# Start of Task material

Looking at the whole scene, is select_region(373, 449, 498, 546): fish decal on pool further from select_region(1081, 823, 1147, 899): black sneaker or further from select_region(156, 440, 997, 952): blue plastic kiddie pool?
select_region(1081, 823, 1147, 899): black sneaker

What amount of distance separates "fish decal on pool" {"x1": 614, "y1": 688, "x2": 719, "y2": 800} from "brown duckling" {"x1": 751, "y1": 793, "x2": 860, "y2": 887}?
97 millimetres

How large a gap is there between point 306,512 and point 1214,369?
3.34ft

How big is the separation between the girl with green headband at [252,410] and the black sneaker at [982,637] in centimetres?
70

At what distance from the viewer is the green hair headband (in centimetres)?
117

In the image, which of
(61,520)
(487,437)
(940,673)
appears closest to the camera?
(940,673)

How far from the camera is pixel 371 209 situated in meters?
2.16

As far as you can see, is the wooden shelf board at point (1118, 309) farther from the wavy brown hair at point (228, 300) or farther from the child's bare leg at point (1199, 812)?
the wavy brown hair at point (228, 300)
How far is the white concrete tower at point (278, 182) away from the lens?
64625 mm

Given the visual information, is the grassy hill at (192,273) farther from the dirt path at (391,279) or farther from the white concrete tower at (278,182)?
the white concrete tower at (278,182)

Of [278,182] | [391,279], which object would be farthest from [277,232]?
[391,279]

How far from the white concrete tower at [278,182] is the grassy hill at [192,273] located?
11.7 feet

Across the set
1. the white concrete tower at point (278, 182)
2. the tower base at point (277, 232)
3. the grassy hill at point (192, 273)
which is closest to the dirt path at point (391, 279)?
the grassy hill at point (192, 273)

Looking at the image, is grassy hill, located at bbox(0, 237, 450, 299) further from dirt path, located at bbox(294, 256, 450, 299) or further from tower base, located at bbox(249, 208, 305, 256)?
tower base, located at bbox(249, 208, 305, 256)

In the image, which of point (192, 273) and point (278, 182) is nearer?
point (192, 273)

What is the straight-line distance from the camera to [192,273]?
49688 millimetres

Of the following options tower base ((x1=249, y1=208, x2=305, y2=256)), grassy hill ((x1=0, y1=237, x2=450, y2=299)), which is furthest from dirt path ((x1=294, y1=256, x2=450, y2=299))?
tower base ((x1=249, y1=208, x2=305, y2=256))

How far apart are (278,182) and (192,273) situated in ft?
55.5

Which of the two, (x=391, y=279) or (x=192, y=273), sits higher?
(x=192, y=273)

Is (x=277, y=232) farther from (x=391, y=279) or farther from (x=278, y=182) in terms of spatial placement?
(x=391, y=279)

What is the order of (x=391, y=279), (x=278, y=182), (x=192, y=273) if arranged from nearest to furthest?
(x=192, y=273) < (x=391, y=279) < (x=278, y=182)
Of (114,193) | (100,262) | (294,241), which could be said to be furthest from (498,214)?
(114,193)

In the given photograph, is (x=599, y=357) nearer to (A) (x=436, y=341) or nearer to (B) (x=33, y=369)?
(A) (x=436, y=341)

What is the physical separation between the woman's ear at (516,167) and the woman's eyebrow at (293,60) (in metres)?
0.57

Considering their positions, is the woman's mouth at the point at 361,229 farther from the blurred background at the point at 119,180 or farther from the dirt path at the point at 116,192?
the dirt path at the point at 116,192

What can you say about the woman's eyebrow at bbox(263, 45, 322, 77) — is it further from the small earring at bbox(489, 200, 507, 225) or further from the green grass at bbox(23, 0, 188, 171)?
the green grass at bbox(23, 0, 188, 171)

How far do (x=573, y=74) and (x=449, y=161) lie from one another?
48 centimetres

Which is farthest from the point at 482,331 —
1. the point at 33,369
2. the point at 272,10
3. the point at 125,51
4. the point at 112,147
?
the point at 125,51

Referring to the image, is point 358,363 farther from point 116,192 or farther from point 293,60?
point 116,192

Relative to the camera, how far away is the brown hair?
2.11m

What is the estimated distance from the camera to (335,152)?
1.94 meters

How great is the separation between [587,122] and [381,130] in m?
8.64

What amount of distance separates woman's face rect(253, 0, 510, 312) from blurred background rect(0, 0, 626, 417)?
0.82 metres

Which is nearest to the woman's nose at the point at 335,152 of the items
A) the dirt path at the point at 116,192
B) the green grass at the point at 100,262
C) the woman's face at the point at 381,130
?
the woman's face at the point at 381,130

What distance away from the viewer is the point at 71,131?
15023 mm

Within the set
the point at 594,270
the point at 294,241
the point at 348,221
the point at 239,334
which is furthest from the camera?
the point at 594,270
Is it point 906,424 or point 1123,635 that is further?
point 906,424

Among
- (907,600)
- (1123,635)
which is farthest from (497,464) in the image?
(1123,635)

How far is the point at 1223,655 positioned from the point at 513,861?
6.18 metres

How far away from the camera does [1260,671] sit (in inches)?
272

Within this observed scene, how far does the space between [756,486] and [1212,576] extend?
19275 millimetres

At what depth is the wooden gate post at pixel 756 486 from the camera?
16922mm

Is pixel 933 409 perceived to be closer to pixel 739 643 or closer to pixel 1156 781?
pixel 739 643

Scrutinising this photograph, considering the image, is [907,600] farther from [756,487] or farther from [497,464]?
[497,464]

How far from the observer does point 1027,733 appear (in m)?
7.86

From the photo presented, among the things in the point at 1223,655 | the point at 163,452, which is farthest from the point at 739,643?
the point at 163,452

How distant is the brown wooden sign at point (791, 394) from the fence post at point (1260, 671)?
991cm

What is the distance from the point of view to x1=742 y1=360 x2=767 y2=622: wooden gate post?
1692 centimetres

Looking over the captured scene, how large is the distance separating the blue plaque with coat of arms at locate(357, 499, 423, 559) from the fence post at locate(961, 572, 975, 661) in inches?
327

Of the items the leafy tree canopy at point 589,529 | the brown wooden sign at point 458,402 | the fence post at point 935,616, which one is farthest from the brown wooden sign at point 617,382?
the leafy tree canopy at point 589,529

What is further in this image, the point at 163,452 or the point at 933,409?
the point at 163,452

# End of Task material

Exercise prompt ▸ Copy every one of the entries above word for word, without changing anything.

Response to the exercise ▸
Looking at the whole scene, is select_region(373, 449, 498, 546): fish decal on pool further from select_region(1081, 823, 1147, 899): black sneaker or further from select_region(156, 440, 997, 952): blue plastic kiddie pool?
select_region(1081, 823, 1147, 899): black sneaker

What amount of distance separates "fish decal on pool" {"x1": 614, "y1": 688, "x2": 719, "y2": 800} from "brown duckling" {"x1": 751, "y1": 793, "x2": 860, "y2": 887}?
97 millimetres

How large a gap is there between point 306,512 and point 1214,369?
3.34ft

How big is the separation between the girl with green headband at [252,410] and the black sneaker at [982,637] in centimetres?
70

At what distance from the viewer is the green hair headband (in centimetres)?
117

In the image, which of
(61,520)
(487,437)
(940,673)
appears closest to the camera?
(940,673)

How far from the camera is pixel 371 209 situated in meters?
2.16

As far as you can see, is the wooden shelf board at point (1118, 309) farther from the wavy brown hair at point (228, 300) or farther from the child's bare leg at point (1199, 812)?
the wavy brown hair at point (228, 300)
How far is the white concrete tower at point (278, 182) away from the lens?
64625 mm

Given the visual information, is the grassy hill at (192,273) farther from the dirt path at (391,279) or farther from the white concrete tower at (278,182)?
the white concrete tower at (278,182)

Of [278,182] | [391,279], which object would be farthest from [277,232]?
[391,279]

How far from the white concrete tower at [278,182] is the grassy hill at [192,273] located?
11.7 feet

Across the set
1. the white concrete tower at point (278, 182)
2. the tower base at point (277, 232)
3. the grassy hill at point (192, 273)
which is closest to the dirt path at point (391, 279)?
the grassy hill at point (192, 273)

Looking at the image, is grassy hill, located at bbox(0, 237, 450, 299) further from dirt path, located at bbox(294, 256, 450, 299) or further from tower base, located at bbox(249, 208, 305, 256)?
tower base, located at bbox(249, 208, 305, 256)

In the image, which of point (192, 273) and point (278, 182) is nearer?
point (192, 273)

What is the straight-line distance from the camera to [192,273]?
49688 millimetres

Of the following options tower base ((x1=249, y1=208, x2=305, y2=256)), grassy hill ((x1=0, y1=237, x2=450, y2=299)), which is furthest from dirt path ((x1=294, y1=256, x2=450, y2=299))?
tower base ((x1=249, y1=208, x2=305, y2=256))

How far apart are (278,182) and (192,273) situated in ft?
55.5

Which of the two, (x=391, y=279) or (x=192, y=273), sits higher?
(x=192, y=273)

Is (x=277, y=232) farther from (x=391, y=279) or farther from (x=278, y=182) in terms of spatial placement?
(x=391, y=279)

What is the order of (x=391, y=279), (x=278, y=182), (x=192, y=273) if arranged from nearest to furthest?
(x=192, y=273) < (x=391, y=279) < (x=278, y=182)
Of (114,193) | (100,262) | (294,241), which could be said to be furthest from (498,214)?
(114,193)

In the given photograph, is (x=599, y=357) nearer to (A) (x=436, y=341) or nearer to (B) (x=33, y=369)?
(A) (x=436, y=341)

What is the physical separation between the woman's ear at (516,167) and the woman's eyebrow at (293,60) (in metres)?
0.57

Considering their positions, is the woman's mouth at the point at 361,229 farther from the blurred background at the point at 119,180 or farther from the dirt path at the point at 116,192?
the dirt path at the point at 116,192

What can you say about the woman's eyebrow at bbox(263, 45, 322, 77) — is it further from the small earring at bbox(489, 200, 507, 225) or further from the green grass at bbox(23, 0, 188, 171)?
the green grass at bbox(23, 0, 188, 171)

How far do (x=573, y=74) and (x=449, y=161) lie from one another?
48 centimetres

Which is farthest from the point at 482,331 —
1. the point at 33,369
2. the point at 272,10
3. the point at 125,51
4. the point at 112,147
?
the point at 125,51

Referring to the image, is point 358,363 farther from point 116,192 or farther from point 293,60?
point 116,192

Relative to the camera, how far away is the brown hair?
2.11m

What is the estimated distance from the camera to (335,152)?
1.94 meters

How great is the separation between [587,122] and [381,130] in m?
8.64

What amount of distance separates woman's face rect(253, 0, 510, 312) from blurred background rect(0, 0, 626, 417)?
0.82 metres

Which is nearest to the woman's nose at the point at 335,152 of the items
A) the dirt path at the point at 116,192
B) the green grass at the point at 100,262
C) the woman's face at the point at 381,130
?
the woman's face at the point at 381,130

What distance away from the viewer is the point at 71,131?
15023 mm

Within the set
the point at 594,270
the point at 294,241
the point at 348,221
the point at 239,334
which is furthest from the camera?
the point at 594,270
Is it point 906,424 or point 1123,635 that is further?
point 906,424

Among
- (907,600)
- (1123,635)
which is farthest from (497,464) in the image?
(1123,635)

How far is the point at 1223,655 positioned from the point at 513,861?
6.18 metres

How far away from the camera does [1260,671] sit (in inches)?
272

Within this observed scene, how far does the space between [756,486] and [1212,576] extend?
19275 millimetres

At what depth is the wooden gate post at pixel 756 486 from the camera?
16922mm

Is pixel 933 409 perceived to be closer to pixel 739 643 or closer to pixel 1156 781?
pixel 739 643

Scrutinising this photograph, considering the image, is [907,600] farther from [756,487] or farther from [497,464]?
[497,464]

How far from the observer does point 1027,733 appear (in m)?
7.86

From the photo presented, among the things in the point at 1223,655 | the point at 163,452, which is farthest from the point at 739,643?
the point at 163,452

How distant is the brown wooden sign at point (791, 394) from the fence post at point (1260, 671)?
991cm

What is the distance from the point of view to x1=742 y1=360 x2=767 y2=622: wooden gate post?
1692 centimetres

Looking over the captured scene, how large is the distance separating the blue plaque with coat of arms at locate(357, 499, 423, 559) from the fence post at locate(961, 572, 975, 661) in inches?
327

Of the items the leafy tree canopy at point 589,529 | the brown wooden sign at point 458,402 | the fence post at point 935,616, which one is farthest from the brown wooden sign at point 617,382?
the leafy tree canopy at point 589,529

What is further in this image, the point at 163,452 or the point at 933,409?
the point at 163,452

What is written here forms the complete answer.